## Activity
Write out the part of the piece on sensory overload starting with "Living with autoimmune" and going on through "of sensory mess.".

## Extract
--- --- ---
Living with autoimmune and/or chronic disorders means you have many little symptoms that you often lump into the autoimmune life and just get on with it. I actually call it “The Lupus.”

I’ve been thinking about sensory hypersensitivity and sensory overload which people with autoimmune disorders such as lupus, fibromyalgia, chronic pain and migraines often experience. I’m talking about the “I can’t bear the light,” “I can’t bear the touch of bedsheets on my skin,” “please don’t hug me,” “I see sound,” “I smell colors,” kind of sensory mess.

For some people, it is mild. For me, it can be disconcerting. I remember telling my boss that the day before I’d get a migraine I experience synesthesia, and she found it so interesting. Mid-explanation, with her looking at me with such fascination, I found myself wondering, as I often do when I have to explain synesthesia, if she had come to the conclusion that I have some kind of mental illness. It kind of is. My synesthesia makes me see sound, which can be so disturbing I need to be in a dark, very quiet room until it passes.

So my neurologist has been asking loads of questions at every visit to just see how I’m doing. As of last week my body has rejected the meds planned to deal with the nerve and sensory issues, and I’m of the opinion I’ll be OK somehow.

So he asks, “What music are you listening to?”

What?

“I mean, have you got a new album you are listening to. What’s your daily playlist?”

I have not been listening to music. Any music. At all. For weeks. In fact, mum chimes in, I get irritated when she plays the Original Songs album. Because you can’t really say no to that, apparently I always close my bedroom door.

This is how chronic illness affects you. By changing the little things and shifting things around with the pain and discomfort you don’t even recognize yourself anymore. So if you are not aware of it, you can seem like the most grouchy, ungrateful person in the house.

You might think that because you try not to think about your illness, that you don’t talk about it as much as Juliet does about hers, that your chronic illness does not consume you. But its in the little things. Look at the little things and how they affect you, how you deal with your life, and your people.
--- --- ---
## Record excerpts
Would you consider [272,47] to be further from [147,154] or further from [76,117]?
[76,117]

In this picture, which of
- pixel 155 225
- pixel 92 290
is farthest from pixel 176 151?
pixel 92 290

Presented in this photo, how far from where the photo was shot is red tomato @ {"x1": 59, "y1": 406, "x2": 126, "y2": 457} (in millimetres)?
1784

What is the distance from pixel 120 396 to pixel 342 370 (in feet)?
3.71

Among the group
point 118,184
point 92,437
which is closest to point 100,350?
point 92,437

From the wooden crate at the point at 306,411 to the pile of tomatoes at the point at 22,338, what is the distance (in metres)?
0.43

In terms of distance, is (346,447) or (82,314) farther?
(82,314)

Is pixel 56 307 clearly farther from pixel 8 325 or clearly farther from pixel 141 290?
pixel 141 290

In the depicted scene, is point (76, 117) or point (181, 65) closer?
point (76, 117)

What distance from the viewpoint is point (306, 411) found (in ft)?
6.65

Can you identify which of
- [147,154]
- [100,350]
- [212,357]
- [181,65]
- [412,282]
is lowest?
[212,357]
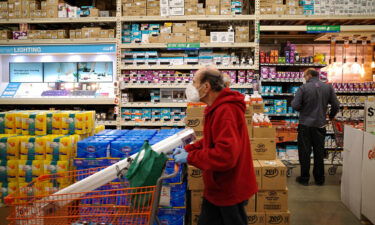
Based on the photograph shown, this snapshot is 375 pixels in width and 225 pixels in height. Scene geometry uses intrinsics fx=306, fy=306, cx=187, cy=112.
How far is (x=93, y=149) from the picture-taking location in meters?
3.01

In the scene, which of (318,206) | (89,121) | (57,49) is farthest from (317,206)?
(57,49)

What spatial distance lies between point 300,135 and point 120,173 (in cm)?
368

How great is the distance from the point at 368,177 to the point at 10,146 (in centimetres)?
405

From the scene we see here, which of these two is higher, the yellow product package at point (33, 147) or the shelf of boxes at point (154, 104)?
the shelf of boxes at point (154, 104)

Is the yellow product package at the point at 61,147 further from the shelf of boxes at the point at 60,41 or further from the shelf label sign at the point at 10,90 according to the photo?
the shelf label sign at the point at 10,90

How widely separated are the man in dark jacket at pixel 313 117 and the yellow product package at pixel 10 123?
4.06 metres

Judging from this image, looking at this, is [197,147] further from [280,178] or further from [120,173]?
[280,178]

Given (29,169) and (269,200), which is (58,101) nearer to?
(29,169)

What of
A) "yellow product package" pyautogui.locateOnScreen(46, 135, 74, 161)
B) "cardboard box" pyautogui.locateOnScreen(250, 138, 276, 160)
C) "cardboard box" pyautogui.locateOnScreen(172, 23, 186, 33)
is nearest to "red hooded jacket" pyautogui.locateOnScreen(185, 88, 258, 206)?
"cardboard box" pyautogui.locateOnScreen(250, 138, 276, 160)

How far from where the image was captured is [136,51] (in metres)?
6.30

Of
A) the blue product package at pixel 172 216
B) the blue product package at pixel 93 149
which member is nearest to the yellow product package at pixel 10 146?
the blue product package at pixel 93 149

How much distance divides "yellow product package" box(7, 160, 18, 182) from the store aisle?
3.28 metres

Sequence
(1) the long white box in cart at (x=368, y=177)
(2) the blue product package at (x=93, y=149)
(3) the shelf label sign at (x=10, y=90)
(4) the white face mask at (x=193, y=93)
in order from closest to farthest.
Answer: (4) the white face mask at (x=193, y=93) → (2) the blue product package at (x=93, y=149) → (1) the long white box in cart at (x=368, y=177) → (3) the shelf label sign at (x=10, y=90)

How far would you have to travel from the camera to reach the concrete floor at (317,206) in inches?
143
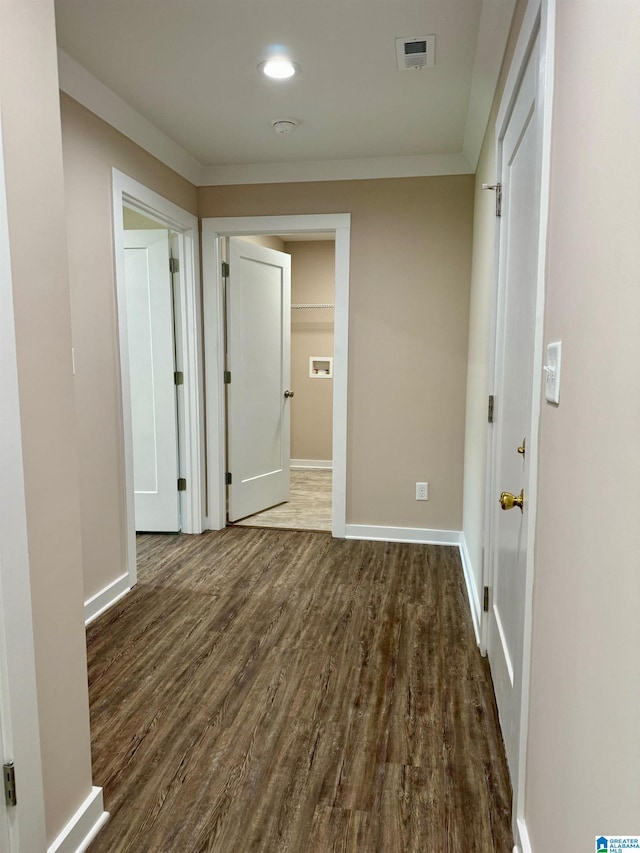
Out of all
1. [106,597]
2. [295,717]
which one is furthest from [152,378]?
[295,717]

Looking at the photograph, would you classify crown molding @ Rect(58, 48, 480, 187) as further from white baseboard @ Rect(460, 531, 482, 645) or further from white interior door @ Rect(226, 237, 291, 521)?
white baseboard @ Rect(460, 531, 482, 645)

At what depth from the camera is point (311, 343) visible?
649 centimetres

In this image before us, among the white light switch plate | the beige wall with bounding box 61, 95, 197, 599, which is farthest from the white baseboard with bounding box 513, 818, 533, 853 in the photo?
the beige wall with bounding box 61, 95, 197, 599

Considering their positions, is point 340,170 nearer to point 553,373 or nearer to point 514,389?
point 514,389

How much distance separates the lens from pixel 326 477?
242 inches

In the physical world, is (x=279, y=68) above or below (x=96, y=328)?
above

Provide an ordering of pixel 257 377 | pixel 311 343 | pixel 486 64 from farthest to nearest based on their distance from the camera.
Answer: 1. pixel 311 343
2. pixel 257 377
3. pixel 486 64

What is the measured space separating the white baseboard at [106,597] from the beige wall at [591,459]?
2132mm

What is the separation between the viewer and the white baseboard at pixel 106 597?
2703 mm

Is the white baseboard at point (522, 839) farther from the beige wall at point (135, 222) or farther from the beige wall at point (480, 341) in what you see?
the beige wall at point (135, 222)

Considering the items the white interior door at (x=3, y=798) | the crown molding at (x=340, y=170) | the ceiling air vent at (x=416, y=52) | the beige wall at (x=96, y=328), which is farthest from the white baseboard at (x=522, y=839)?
the crown molding at (x=340, y=170)

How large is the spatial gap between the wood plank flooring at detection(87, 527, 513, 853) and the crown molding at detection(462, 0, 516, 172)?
241 cm

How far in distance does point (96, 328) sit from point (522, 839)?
254 centimetres

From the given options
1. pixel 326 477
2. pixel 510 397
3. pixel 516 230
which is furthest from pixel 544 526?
pixel 326 477
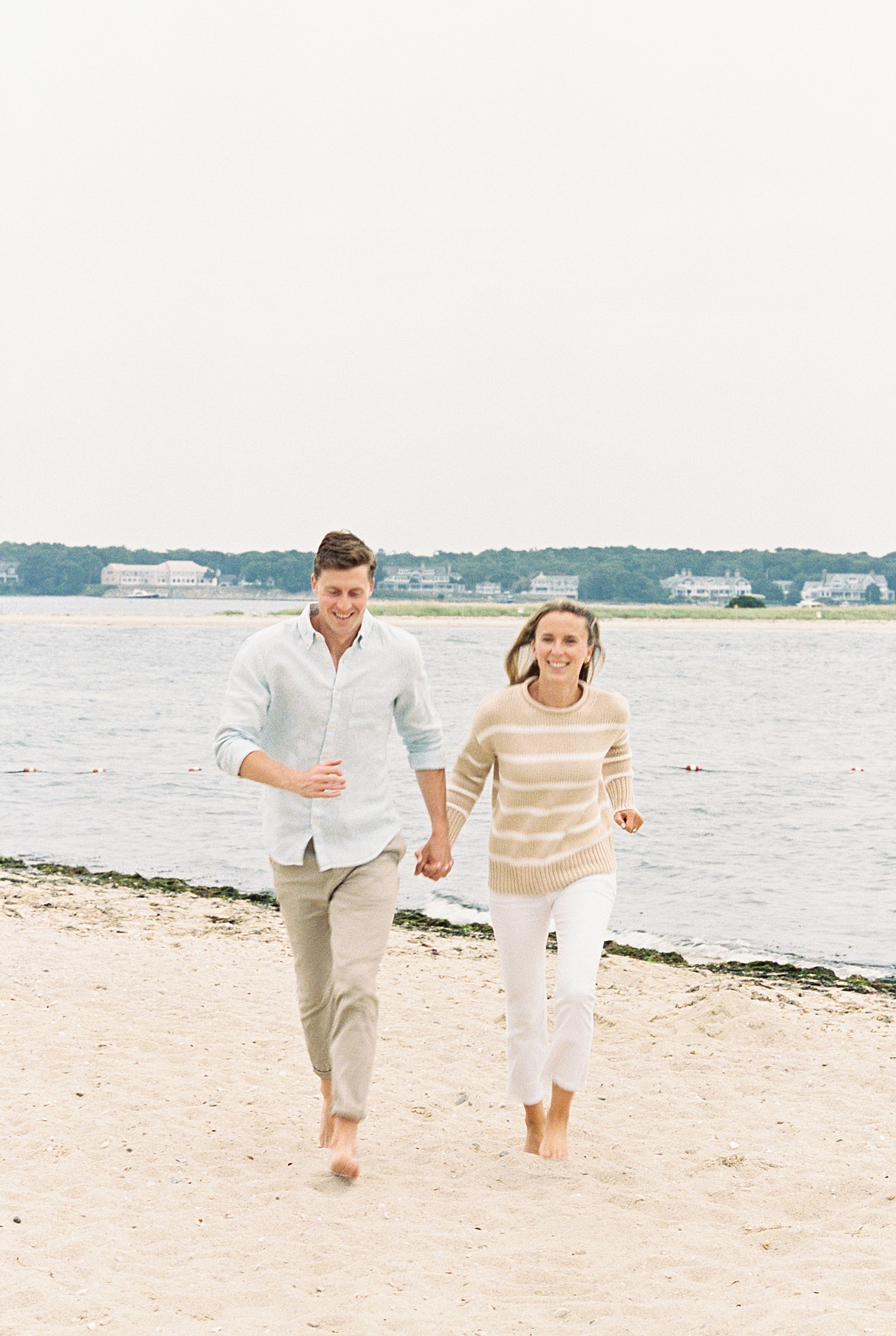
--- --- ---
## Answer section
Living with autoimmune and/or chronic disorders means you have many little symptoms that you often lump into the autoimmune life and just get on with it. I actually call it “The Lupus.”

I’ve been thinking about sensory hypersensitivity and sensory overload which people with autoimmune disorders such as lupus, fibromyalgia, chronic pain and migraines often experience. I’m talking about the “I can’t bear the light,” “I can’t bear the touch of bedsheets on my skin,” “please don’t hug me,” “I see sound,” “I smell colors,” kind of sensory mess.